Donald focuses on the premiere of Schumann's melancholy Manfred Overture in a half-empty concert hall, a disappointmeant leavened by the birth of a new child.
It was an offer Robert Schumann only wished he could have refused. But lacking other job opportunities, the composer reluctantly accepted Dusseldorf's offer of the post of Director of Music, with responsibility not only for a semi-professional orchestra, but also for a choir. All this week Donald Macleod looks at Schumann's Dusseldorf years and the creative stimulus this move provided for Schumann, his triumphs as well as his many failures. In less than five years, Robert would write some third of his entire output, composing concertos, choral works and symphonies. Despite the composer's tragic illness, he lost none of his powers of invention, and was indeed on the brink of enjoying both popular as well as critical success.
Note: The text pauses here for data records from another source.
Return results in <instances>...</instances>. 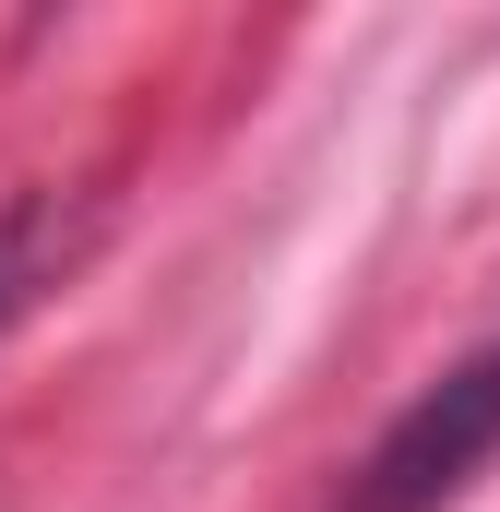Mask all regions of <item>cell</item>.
Here are the masks:
<instances>
[{"instance_id": "1", "label": "cell", "mask_w": 500, "mask_h": 512, "mask_svg": "<svg viewBox=\"0 0 500 512\" xmlns=\"http://www.w3.org/2000/svg\"><path fill=\"white\" fill-rule=\"evenodd\" d=\"M489 453H500V334L477 346V358H453L441 382L381 429L370 465L346 477V501H334V512H453L465 489H477Z\"/></svg>"}, {"instance_id": "2", "label": "cell", "mask_w": 500, "mask_h": 512, "mask_svg": "<svg viewBox=\"0 0 500 512\" xmlns=\"http://www.w3.org/2000/svg\"><path fill=\"white\" fill-rule=\"evenodd\" d=\"M72 251H84V215H72L60 191H12V203H0V334L72 274Z\"/></svg>"}]
</instances>
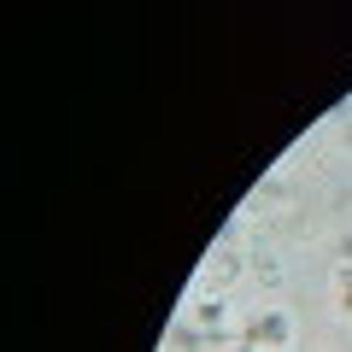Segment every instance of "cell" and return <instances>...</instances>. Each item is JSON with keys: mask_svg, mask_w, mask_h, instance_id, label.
Instances as JSON below:
<instances>
[{"mask_svg": "<svg viewBox=\"0 0 352 352\" xmlns=\"http://www.w3.org/2000/svg\"><path fill=\"white\" fill-rule=\"evenodd\" d=\"M241 340H252V346H264V352H282L294 340V323H288V311H258V317H247Z\"/></svg>", "mask_w": 352, "mask_h": 352, "instance_id": "1", "label": "cell"}, {"mask_svg": "<svg viewBox=\"0 0 352 352\" xmlns=\"http://www.w3.org/2000/svg\"><path fill=\"white\" fill-rule=\"evenodd\" d=\"M223 317H229V300L206 294V300H200V323H223Z\"/></svg>", "mask_w": 352, "mask_h": 352, "instance_id": "2", "label": "cell"}, {"mask_svg": "<svg viewBox=\"0 0 352 352\" xmlns=\"http://www.w3.org/2000/svg\"><path fill=\"white\" fill-rule=\"evenodd\" d=\"M258 276H264V282H282V264L270 258V252H258Z\"/></svg>", "mask_w": 352, "mask_h": 352, "instance_id": "3", "label": "cell"}, {"mask_svg": "<svg viewBox=\"0 0 352 352\" xmlns=\"http://www.w3.org/2000/svg\"><path fill=\"white\" fill-rule=\"evenodd\" d=\"M340 288H346V300H340V311L352 317V264H346V270H340Z\"/></svg>", "mask_w": 352, "mask_h": 352, "instance_id": "4", "label": "cell"}, {"mask_svg": "<svg viewBox=\"0 0 352 352\" xmlns=\"http://www.w3.org/2000/svg\"><path fill=\"white\" fill-rule=\"evenodd\" d=\"M229 352H264V346H252V340H235V346H229Z\"/></svg>", "mask_w": 352, "mask_h": 352, "instance_id": "5", "label": "cell"}, {"mask_svg": "<svg viewBox=\"0 0 352 352\" xmlns=\"http://www.w3.org/2000/svg\"><path fill=\"white\" fill-rule=\"evenodd\" d=\"M282 352H288V346H282Z\"/></svg>", "mask_w": 352, "mask_h": 352, "instance_id": "6", "label": "cell"}]
</instances>
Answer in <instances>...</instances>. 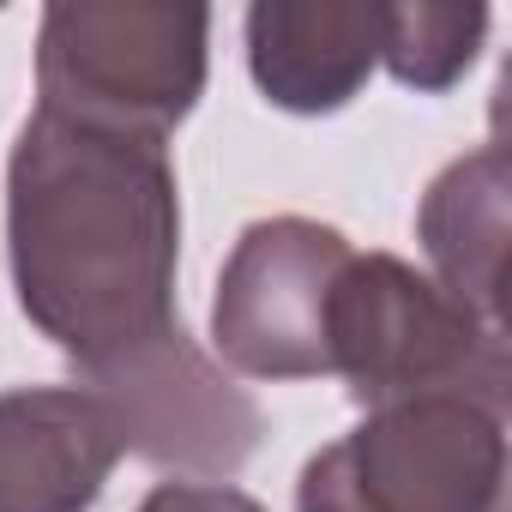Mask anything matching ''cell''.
Masks as SVG:
<instances>
[{"label":"cell","instance_id":"6da1fadb","mask_svg":"<svg viewBox=\"0 0 512 512\" xmlns=\"http://www.w3.org/2000/svg\"><path fill=\"white\" fill-rule=\"evenodd\" d=\"M19 314L85 374L181 326V181L169 139L31 109L7 151Z\"/></svg>","mask_w":512,"mask_h":512},{"label":"cell","instance_id":"7a4b0ae2","mask_svg":"<svg viewBox=\"0 0 512 512\" xmlns=\"http://www.w3.org/2000/svg\"><path fill=\"white\" fill-rule=\"evenodd\" d=\"M332 374L350 404L386 410L404 398H470L506 416L512 356L506 326L446 296L398 253H350L332 290Z\"/></svg>","mask_w":512,"mask_h":512},{"label":"cell","instance_id":"3957f363","mask_svg":"<svg viewBox=\"0 0 512 512\" xmlns=\"http://www.w3.org/2000/svg\"><path fill=\"white\" fill-rule=\"evenodd\" d=\"M211 7L55 0L37 31V109L169 139L205 97Z\"/></svg>","mask_w":512,"mask_h":512},{"label":"cell","instance_id":"277c9868","mask_svg":"<svg viewBox=\"0 0 512 512\" xmlns=\"http://www.w3.org/2000/svg\"><path fill=\"white\" fill-rule=\"evenodd\" d=\"M506 416L470 398L368 410L296 476V512H500Z\"/></svg>","mask_w":512,"mask_h":512},{"label":"cell","instance_id":"5b68a950","mask_svg":"<svg viewBox=\"0 0 512 512\" xmlns=\"http://www.w3.org/2000/svg\"><path fill=\"white\" fill-rule=\"evenodd\" d=\"M350 235L320 217H260L229 247L211 296V344L247 380L332 374V290L350 266Z\"/></svg>","mask_w":512,"mask_h":512},{"label":"cell","instance_id":"8992f818","mask_svg":"<svg viewBox=\"0 0 512 512\" xmlns=\"http://www.w3.org/2000/svg\"><path fill=\"white\" fill-rule=\"evenodd\" d=\"M79 386L103 398L121 452L169 470L175 482H235L266 434V410L253 404V392L235 386L187 326H169Z\"/></svg>","mask_w":512,"mask_h":512},{"label":"cell","instance_id":"52a82bcc","mask_svg":"<svg viewBox=\"0 0 512 512\" xmlns=\"http://www.w3.org/2000/svg\"><path fill=\"white\" fill-rule=\"evenodd\" d=\"M247 73L284 115H338L380 67L386 0H253Z\"/></svg>","mask_w":512,"mask_h":512},{"label":"cell","instance_id":"ba28073f","mask_svg":"<svg viewBox=\"0 0 512 512\" xmlns=\"http://www.w3.org/2000/svg\"><path fill=\"white\" fill-rule=\"evenodd\" d=\"M121 458V434L85 386L0 392V512H91Z\"/></svg>","mask_w":512,"mask_h":512},{"label":"cell","instance_id":"9c48e42d","mask_svg":"<svg viewBox=\"0 0 512 512\" xmlns=\"http://www.w3.org/2000/svg\"><path fill=\"white\" fill-rule=\"evenodd\" d=\"M506 235H512V163L506 145L488 139L452 157L428 181L416 205V241L434 266V284L494 326L506 290Z\"/></svg>","mask_w":512,"mask_h":512},{"label":"cell","instance_id":"30bf717a","mask_svg":"<svg viewBox=\"0 0 512 512\" xmlns=\"http://www.w3.org/2000/svg\"><path fill=\"white\" fill-rule=\"evenodd\" d=\"M488 37V7H386L380 61L404 91L440 97L452 91Z\"/></svg>","mask_w":512,"mask_h":512},{"label":"cell","instance_id":"8fae6325","mask_svg":"<svg viewBox=\"0 0 512 512\" xmlns=\"http://www.w3.org/2000/svg\"><path fill=\"white\" fill-rule=\"evenodd\" d=\"M139 512H266V506L235 482H157L139 500Z\"/></svg>","mask_w":512,"mask_h":512}]
</instances>
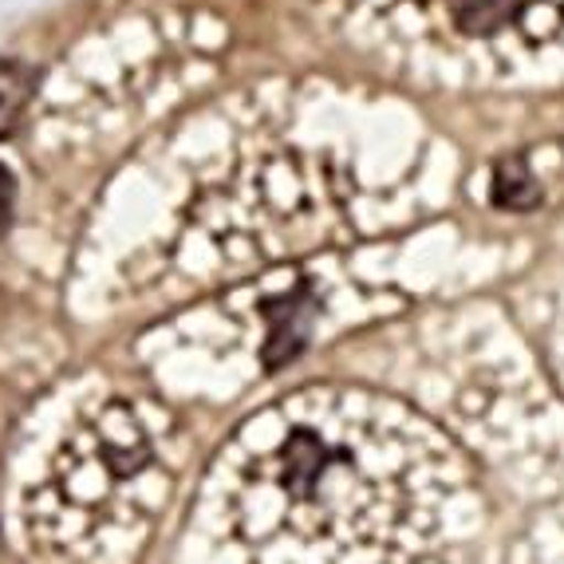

In today's programme, Schumann presents his melancholy Manfred Overture to a half-empty concert hall and appears somewhat less than heroic to his orchestra members. With the birth of a new child, the family finally find more suitable accommodation, with rooms sufficiently large to host a choir. Only, there are now mutterings of dissent among some of the singers. As relations between Schumann and his employers deteriorate, there are demands for him to consign some of his duties to his deputy. It's a situation that would frustrate most people, and yet Robert Schumann still manages to compose popular Hausmusik to be played and enjoyed in the home. And we hear a lighter side to the cigar-smoking Robert with a charming piano duet.
Manfred - incidental music, Op. 115 (Overture)
Waldszenen, Op. 82 nos 3, 4, 5
Andras Schiff, piano
Der Rose Pilgerfahrt, Op. 112 (Part 1)
Danish National Radio Symphony Orchestra and Choir
Gustav Kuhn, conductor
Ballszenen, Op. 109 (No. 7, Ecossaise)
Hector Moreno & Norberto Capelli (piano duet).